Out of 12 subjects with unilateral affections, seven presented mixed loss, 5 on the right and 2 on the left, and one had sensorineural loss on the right. This group had only one subject who underwent electrophysiological threshold investigation with BERA. Still concerning the 9 cases of unilateral loss, we noticed that four presented moderate hearing loss, two had severe loss, and two had profound loss. Out of 9 cases with bilateral auditory affections, four presented bilateral conductive loss, two had bilateral mixed loss, and one had mixed loss on the right and sensorineural mild loss in high frequencies on the left. In this group, 2 subjects underwent BERA.
In the group with bilateral hearing loss, a subject presented bilateral mild loss, two had bilateral moderate loss, and one had mild loss on the right and moderate loss on the left, one had moderate loss on the right and mild loss on the left, and one had moderate loss on the right and severe loss on the left.
Out of three subjects who did not understand pure tone audiometry conditioning and underwent BERA to define electrophysiological thresholds, one of them had unilateral abnormal thresholds (absence of response on the right) and two had bilateral affections [60dBHL (RE)/absence of response (LE) and 80dBHL (RE)/60dBHL (LE)].
DISCUSSION
Goldenhar syndrome or oculoauriculovertebral dysplasia is a rare congenital anomaly of unknown etiology; different hypotheses have been suggested, either hereditary or embryopathic (Salvitti et al. 1978; Laredo et al. 1985, Meirelles and Tomita, 1987). Even though they have been described as new cases with dominant autosomal heritage, authors such as Smith (1985), Mussarela and Young (1986), Kaye (1992) and Gorlin (1995) thought that most of them were sporadic. Conversely, Johnson et al. (1994) and Gorlin et al. (1990) referred that anomalies of the 1st and 2nd branchial arches have been observed in children born from mothers exposed to thalidomide, primidone, retinoic acid, and diabetic mothers. Our results recorded that out of 30 subjects with Goldenhar syndrome, 57% (13 cases) were female and 43% (17 cases) were male, not agreeing with the observations made by Smith (1985), Rollnick et al. (1987), Gorlin et al. (1990) and Schaefer et al. (1998), who identified predominance of male gender in 3:2 ratio.

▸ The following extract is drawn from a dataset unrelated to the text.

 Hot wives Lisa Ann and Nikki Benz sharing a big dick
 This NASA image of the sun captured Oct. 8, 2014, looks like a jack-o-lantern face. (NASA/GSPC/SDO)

Out of the total sample (30 cases), 13 cases presented bilateral external ear malformation, 12 had unilateral affection and 17 cases had no malformation.
As to external ear malformation, they corresponded to what is mentioned in the literature, that is, we found 10 cases of pinna and external auditory canal malformations, three cases of stenosis of external auditory canal and one with pinna microtia and external canal stenosis. Pinna agenesia was predominant in the study and it corresponds to the most severe expression of malformations of type III, as provided by Altmann (1965) classification, mentioned by Paparella and Shumrikck (1973). To Bluestone et al. (1983) and Gorlin et al. (1995) agenesia or anotia is an external ear abnormality that can be found in oculoauriculovertebral dysplasia and range from a poorly defined mass of tissue on the bone, displaced anterior and inferiorly, to slightly deformed ear.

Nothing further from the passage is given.